Maybe I'll try some day to add FreeBSD to the Windows boot manager.


----------



## SirDice (Apr 15, 2020)

asteriskRoss said:


> It might be possible to configure your BIOS to load boot1.efi or loader.efi from the EFI partition, which would allow you to select it as a boot option on startup (probably by pressing a function key during startup) without installing a separate boot manager.


That's were efibootmgr(8)  comes in. 

Assuming ada0p1 is the efi partition, you need to mount it first; `mount -t msdosfs /dev/ada0p1 /mnt` (just temporary)
Then something like `efibootmgr -c -l /mnt/EFI/BOOT/BOOTX64.EFI -L FreeBSD` will add a _new_ EFI  boot  option named "FreeBSD" which is started from EFI/BOOT/BOOTX64.EFI. I needed to do this for a machine that simply didn't want to EFI boot. Apparently my machine had a bunch of old installs still registered and I needed to clean that up first. Then added the correct entry for FreeBSD and now it EFI boots just fine.

I haven't tried this with boot1.efi or loader.efi but I see no reason why this won't work (assuming those files are proper EFI executables).  
`efibootmgr -c -l /mnt/EFI/BOOT/loader.efi -L FreeBSD-loader` for  example. Make sure to copy that loader.efi file to the EFI partition, in the specified location. You can add multiple entries, each pointing to a different EFI executable (and using a different label).

The efi partition is actually FAT32, which is not case-sensitive.  So the exact case of the files in the efi partition doesn't matter.


----------



## mickey (Apr 16, 2020)

In my dual boot FreeBSD/Windows 10 setup I first used windows' `BCDEDIT` tool to add an entry for FreeBSD that enabled me to use the mainboard's integrated boot menu (activated by pressing F12 at the right moment) to boot into FreeBSD, otherwise it would just go ahead and boot into Windows 10. That was working ok for a while but did not seem like a real solution, also I think that at least once something got messed up after some major windows update. Eventually I installed reFind boot manager and never looked back. It automatically finds installed boot loaders and even chooses appropriate icons for those, you can have your own background image, icons and configure various options to your liking. I also installed an EFI version of memtest86 on the EFI partition, so it can be run directly from the boot menu.
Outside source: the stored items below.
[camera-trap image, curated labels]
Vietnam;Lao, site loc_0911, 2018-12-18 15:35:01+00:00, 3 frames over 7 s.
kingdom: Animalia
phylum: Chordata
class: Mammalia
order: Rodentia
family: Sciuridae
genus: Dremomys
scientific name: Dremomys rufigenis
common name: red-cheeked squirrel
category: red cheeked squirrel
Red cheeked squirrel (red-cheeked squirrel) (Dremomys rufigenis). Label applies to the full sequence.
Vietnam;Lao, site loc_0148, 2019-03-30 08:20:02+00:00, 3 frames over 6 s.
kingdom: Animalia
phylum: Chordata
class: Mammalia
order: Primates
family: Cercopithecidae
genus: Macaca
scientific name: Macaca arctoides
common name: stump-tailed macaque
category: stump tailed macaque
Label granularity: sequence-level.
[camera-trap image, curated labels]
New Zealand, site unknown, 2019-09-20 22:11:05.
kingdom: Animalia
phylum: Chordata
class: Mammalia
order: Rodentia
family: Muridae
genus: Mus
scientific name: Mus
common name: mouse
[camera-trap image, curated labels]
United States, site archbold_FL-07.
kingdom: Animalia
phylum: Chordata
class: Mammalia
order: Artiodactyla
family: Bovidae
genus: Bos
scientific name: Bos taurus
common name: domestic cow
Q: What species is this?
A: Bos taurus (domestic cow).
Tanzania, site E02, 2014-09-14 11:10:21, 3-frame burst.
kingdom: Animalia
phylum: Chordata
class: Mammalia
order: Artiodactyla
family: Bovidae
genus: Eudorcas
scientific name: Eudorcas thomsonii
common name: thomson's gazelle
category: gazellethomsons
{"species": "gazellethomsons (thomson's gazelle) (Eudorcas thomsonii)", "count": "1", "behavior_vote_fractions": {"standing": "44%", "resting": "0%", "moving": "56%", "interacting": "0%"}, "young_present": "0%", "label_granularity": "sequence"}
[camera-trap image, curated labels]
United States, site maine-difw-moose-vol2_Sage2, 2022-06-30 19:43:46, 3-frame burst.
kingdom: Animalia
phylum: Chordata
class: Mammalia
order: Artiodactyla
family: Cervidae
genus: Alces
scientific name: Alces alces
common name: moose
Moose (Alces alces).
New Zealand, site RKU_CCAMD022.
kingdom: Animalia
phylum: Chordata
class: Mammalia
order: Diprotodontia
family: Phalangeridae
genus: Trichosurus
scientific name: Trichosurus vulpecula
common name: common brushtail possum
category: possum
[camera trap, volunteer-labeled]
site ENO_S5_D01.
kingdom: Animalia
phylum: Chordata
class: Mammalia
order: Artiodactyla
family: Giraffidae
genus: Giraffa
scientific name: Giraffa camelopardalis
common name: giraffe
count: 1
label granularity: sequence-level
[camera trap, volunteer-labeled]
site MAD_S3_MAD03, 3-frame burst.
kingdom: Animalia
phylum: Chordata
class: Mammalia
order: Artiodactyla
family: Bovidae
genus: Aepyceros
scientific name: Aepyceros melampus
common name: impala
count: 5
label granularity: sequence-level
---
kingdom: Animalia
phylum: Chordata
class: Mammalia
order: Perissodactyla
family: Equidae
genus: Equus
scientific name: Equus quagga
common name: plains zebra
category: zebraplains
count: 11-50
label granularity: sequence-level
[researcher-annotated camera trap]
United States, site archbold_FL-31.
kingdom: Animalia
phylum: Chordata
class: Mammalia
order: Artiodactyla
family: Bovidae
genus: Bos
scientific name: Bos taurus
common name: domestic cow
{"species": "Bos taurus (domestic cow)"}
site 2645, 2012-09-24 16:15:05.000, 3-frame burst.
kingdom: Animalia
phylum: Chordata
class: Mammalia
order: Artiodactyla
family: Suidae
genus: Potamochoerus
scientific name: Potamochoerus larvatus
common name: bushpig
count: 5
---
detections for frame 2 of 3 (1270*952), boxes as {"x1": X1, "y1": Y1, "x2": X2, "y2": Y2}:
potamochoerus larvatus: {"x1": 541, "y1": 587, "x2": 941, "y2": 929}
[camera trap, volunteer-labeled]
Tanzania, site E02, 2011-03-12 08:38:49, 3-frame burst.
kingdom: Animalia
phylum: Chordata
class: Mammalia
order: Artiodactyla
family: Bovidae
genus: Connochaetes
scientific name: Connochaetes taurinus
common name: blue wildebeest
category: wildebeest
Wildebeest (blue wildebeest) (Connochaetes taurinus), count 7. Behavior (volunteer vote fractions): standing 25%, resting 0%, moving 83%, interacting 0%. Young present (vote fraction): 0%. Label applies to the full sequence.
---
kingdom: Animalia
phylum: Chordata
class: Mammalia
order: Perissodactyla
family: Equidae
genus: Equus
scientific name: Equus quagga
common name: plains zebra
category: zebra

To boot FreeBSD I installed a copy of /boot/loader.efi to the EFI partition as \EFI\FreeBSD\loader.efi. Previously I had used /boot/boot1.efi instead, but there have been some issues with screen resolution/GOP mode.


----------



## micski (Aug 4, 2020)

weberjn said:


> The other day I installed FreeBSD 12.1 on my old ThinkPad E130 beside Windows 10, using the FreeBSD installer.
> BIOS lets me choose a partition on boot. This works fine, I only have to be quick not to miss the moment to press Enter to enter BIOS, else Windows gets started.



Do you have separate post about, how you did this?  I have an X260, that has Windows 10 preinstalled. I would like to install FreeBSD and have both systems on the boot menu.


----------